Social Security is becoming a hot topic once again as the trust funds responsible for the benefit are set to be depleted by 2035. According to projections from a 2019 report by the Board of Trustees for the Federal Old-Age and Survivors Insurance Trust Fund and the Federal Disability Insurance Trust Fund, the cost of the OASI and DSI funds will exceed the amount of money coming into the funds. While they cited suggestions to ensure their solvency, the largest takeaway was that if nothing is done by 2035, dramatic policy changes will be necessary to maintain the payout of benefits.
If no action is taken on Social Security, the report provided several examples of what would need to be done once the funds are depleted. As anticipated, their suggestions consisted of raising taxes, specifically payroll taxes, and reducing the payout of benefits to recipients. In the conclusion of their findings, a combination of their suggestions would ensure 80% solvency in the Social Security program in 2035, meaning recipients would see a 20% decrease in their scheduled benefits. In response to this report, members of Congress in both chambers introduced companion legislation to address this issue.
In October 2019, the Time to Rescue United States’ Trust (TRUST) Act was introduced in the House of Representatives, as well as the Senate. The basis of this bill was to establish a committee that would oversee ways to increase revenue into the funds while keeping up with increasing costs. This isn’t the first time Congress has attempted to make progress on the Social Security issue. In years past, multiple bills have been presented like the Social Security 2100 Act, the Conrad-Lockhart Plan, and the Social Security Reform Act of 2016. These bills all sought to increase revenues, expand benefits, cut taxes, or some combination of the three. None of these plans have made their way to becoming law and with the current tension between parties in Congress, Americans are faced once again with the possibility of stalemate on the issue of Social Security.
Luckily, according to the 2019 report, requiring businesses to increase their payroll taxes would not be necessary until 2035 if no action is taken until that point. Ultimately however, as government agencies update their life expectancy tables the possibility of lawmakers offering to raise the retirement age may become popular once again. This would increase revenue in the funds as individuals would be forced to work longer, thus contributing more, but Americans are also living longer. In addition to raising the retirement age, benefit payouts may be reduced to account for expanding life expectancies.

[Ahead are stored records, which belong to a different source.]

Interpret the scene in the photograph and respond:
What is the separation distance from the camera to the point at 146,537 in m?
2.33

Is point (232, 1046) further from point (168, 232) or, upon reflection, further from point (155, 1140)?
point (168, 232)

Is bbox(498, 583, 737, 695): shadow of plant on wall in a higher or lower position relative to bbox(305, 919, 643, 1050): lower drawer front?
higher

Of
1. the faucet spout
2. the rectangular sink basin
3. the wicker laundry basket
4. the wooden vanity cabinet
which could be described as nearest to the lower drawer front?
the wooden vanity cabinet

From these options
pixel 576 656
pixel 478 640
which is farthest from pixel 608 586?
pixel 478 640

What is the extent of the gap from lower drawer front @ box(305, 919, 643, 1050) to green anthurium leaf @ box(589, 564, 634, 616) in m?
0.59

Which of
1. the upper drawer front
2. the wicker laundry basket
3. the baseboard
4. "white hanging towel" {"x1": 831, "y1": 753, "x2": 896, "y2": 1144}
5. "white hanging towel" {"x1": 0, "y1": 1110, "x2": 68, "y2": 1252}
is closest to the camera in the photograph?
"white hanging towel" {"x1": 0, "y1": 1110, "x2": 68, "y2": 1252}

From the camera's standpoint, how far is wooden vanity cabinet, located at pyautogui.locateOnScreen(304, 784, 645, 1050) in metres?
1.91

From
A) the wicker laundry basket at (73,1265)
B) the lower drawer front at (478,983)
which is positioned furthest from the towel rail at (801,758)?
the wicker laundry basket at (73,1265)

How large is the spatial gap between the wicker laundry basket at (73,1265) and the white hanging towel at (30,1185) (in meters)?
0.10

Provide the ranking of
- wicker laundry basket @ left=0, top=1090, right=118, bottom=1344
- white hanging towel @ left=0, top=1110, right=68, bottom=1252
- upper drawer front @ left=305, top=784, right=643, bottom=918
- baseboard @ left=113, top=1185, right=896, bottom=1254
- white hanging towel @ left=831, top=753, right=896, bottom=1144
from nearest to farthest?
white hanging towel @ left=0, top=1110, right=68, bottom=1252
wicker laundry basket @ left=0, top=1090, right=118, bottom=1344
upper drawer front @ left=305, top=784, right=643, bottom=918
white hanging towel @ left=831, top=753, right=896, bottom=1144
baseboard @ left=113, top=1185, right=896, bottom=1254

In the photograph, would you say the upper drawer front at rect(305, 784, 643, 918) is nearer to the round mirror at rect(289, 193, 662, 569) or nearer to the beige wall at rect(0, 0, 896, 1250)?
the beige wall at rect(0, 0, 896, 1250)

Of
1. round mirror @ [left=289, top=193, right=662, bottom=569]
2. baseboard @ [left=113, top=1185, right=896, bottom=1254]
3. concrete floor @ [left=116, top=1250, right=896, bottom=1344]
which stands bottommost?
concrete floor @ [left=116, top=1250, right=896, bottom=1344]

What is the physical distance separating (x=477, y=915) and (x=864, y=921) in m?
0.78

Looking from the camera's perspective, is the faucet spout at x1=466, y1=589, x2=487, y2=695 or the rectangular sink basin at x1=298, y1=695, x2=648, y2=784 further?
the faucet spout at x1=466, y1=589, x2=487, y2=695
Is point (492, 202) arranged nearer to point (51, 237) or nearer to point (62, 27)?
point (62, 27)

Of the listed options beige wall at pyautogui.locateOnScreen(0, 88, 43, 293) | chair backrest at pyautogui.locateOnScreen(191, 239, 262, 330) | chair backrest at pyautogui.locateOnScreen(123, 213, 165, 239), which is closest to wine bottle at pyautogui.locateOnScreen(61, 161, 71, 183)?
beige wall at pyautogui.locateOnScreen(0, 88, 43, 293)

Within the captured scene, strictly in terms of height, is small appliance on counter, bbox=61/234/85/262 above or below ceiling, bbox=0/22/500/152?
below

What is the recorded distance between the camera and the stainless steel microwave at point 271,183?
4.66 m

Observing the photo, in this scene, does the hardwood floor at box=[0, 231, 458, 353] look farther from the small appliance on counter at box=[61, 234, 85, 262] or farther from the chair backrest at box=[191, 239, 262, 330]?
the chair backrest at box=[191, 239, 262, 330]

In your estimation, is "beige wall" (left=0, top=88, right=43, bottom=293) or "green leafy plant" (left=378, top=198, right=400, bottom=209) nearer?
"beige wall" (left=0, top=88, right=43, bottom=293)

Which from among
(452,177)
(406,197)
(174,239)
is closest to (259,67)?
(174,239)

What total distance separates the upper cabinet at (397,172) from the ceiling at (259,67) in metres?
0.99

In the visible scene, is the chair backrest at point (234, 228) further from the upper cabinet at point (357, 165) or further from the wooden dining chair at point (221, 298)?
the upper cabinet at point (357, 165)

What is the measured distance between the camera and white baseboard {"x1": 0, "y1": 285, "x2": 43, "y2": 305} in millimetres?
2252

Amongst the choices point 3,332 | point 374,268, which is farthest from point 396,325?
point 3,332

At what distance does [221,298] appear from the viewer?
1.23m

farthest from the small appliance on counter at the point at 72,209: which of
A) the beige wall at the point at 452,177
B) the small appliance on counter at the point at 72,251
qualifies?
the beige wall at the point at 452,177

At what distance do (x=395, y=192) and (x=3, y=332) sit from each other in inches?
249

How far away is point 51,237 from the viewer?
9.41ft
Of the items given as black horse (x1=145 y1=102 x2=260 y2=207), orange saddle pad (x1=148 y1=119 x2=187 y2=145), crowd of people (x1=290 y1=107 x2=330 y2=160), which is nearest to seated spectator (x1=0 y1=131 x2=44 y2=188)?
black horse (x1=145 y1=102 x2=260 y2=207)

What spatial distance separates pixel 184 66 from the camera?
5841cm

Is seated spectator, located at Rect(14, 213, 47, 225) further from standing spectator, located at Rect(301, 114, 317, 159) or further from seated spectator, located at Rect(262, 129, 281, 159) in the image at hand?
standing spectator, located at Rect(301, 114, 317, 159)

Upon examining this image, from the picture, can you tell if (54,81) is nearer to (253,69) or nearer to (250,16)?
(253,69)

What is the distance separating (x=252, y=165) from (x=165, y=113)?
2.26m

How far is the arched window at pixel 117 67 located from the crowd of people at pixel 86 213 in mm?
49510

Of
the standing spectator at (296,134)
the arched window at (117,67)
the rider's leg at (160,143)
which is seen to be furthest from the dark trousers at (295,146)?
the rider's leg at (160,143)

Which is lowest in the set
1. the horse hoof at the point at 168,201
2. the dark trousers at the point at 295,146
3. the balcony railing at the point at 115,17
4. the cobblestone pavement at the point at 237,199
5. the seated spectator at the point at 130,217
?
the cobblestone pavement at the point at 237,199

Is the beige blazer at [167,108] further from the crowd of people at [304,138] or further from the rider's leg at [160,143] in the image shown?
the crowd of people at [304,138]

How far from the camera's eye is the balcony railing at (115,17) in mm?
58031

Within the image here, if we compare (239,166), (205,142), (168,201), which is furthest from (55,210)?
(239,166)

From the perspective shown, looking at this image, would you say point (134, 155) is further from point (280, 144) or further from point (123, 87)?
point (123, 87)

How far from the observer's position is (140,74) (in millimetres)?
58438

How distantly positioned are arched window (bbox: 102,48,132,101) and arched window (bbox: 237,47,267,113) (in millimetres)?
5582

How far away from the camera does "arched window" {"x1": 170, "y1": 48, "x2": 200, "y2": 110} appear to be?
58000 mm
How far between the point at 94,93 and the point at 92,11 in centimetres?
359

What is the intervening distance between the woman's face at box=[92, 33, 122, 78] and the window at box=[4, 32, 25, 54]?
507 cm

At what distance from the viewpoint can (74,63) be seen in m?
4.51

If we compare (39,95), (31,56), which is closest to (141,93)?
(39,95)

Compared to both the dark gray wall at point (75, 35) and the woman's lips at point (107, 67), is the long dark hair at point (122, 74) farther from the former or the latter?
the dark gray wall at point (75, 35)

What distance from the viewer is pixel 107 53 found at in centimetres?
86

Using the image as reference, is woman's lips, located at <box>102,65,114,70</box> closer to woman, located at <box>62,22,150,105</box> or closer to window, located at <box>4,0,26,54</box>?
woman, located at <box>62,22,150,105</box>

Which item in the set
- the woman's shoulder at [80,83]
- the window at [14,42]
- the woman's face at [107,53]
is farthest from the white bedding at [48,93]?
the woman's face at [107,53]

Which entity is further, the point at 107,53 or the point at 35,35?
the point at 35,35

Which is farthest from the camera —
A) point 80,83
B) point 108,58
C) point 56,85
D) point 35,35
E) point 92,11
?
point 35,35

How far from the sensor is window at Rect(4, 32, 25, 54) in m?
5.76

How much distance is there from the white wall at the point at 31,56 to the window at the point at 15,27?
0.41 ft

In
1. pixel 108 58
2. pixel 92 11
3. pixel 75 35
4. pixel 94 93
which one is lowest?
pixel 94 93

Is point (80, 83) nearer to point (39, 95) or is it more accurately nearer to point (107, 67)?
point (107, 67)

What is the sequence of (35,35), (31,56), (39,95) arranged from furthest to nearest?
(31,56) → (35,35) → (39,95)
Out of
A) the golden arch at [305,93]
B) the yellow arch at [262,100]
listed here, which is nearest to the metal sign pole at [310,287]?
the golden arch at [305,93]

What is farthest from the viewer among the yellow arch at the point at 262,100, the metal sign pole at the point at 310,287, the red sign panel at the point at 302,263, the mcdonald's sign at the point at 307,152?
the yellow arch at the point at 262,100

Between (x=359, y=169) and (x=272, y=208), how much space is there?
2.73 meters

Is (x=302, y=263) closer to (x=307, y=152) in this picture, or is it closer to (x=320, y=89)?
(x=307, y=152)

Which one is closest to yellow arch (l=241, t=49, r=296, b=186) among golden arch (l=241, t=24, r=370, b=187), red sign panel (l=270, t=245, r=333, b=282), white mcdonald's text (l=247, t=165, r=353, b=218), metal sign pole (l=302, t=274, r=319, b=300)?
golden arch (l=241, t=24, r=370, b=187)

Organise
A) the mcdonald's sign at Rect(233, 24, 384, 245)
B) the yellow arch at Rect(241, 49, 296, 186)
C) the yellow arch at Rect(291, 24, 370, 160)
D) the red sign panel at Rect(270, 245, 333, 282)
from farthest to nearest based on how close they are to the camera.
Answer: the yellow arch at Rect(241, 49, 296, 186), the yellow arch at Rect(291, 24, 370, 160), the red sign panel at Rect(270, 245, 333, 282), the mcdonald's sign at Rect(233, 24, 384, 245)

Due to increased political tensions and years of neglect, seniors and individuals nearing retirement may want to start considering alternatives to their retirement benefits. While the potential pitfall of Social Security is projected fifteen years in the future, those years can be spent growing savings rather than worrying whether or not lawmakers can ensure solvency in the Social Security program. For many, Social Security benefits alone are not enough to make ends meet during retirement. If the funds will only be able to pay out 80% of the scheduled benefits by 2035 that will make it even more difficult for individuals who do rely on those monthly payments.
What makes Social Security even more vexatious for retirees is that the government double-dips into recipients benefits by taxing it as income. Depending on the situation and the state of residency, seniors who work and collect a Social Security check will have their benefit taxed. Additionally, the benefit will be taxed if an individual surpasses a certain threshold of income. In essence, individuals work for a majority of their life paying into the Social Security system and face the possibility of having to deal with a depleted system not paying out a full 100% of their benefits on top of the government taxing their received benefit.
In the end, a volatile political climate combined with the potential for a Social Security nightmare does not lend confidence that Social Security will remain solvent. Individuals nearing retirement, or in retirement shouldn’t have to worry about whether or not their money will be there for them when the government pays out the benefit. Nor should seniors be faced with the situation of having too much income that their Social Security benefits get taxed. Therefore, securing safe investment options that will ensure security long into retirement can save retirees from a massive headache in the future.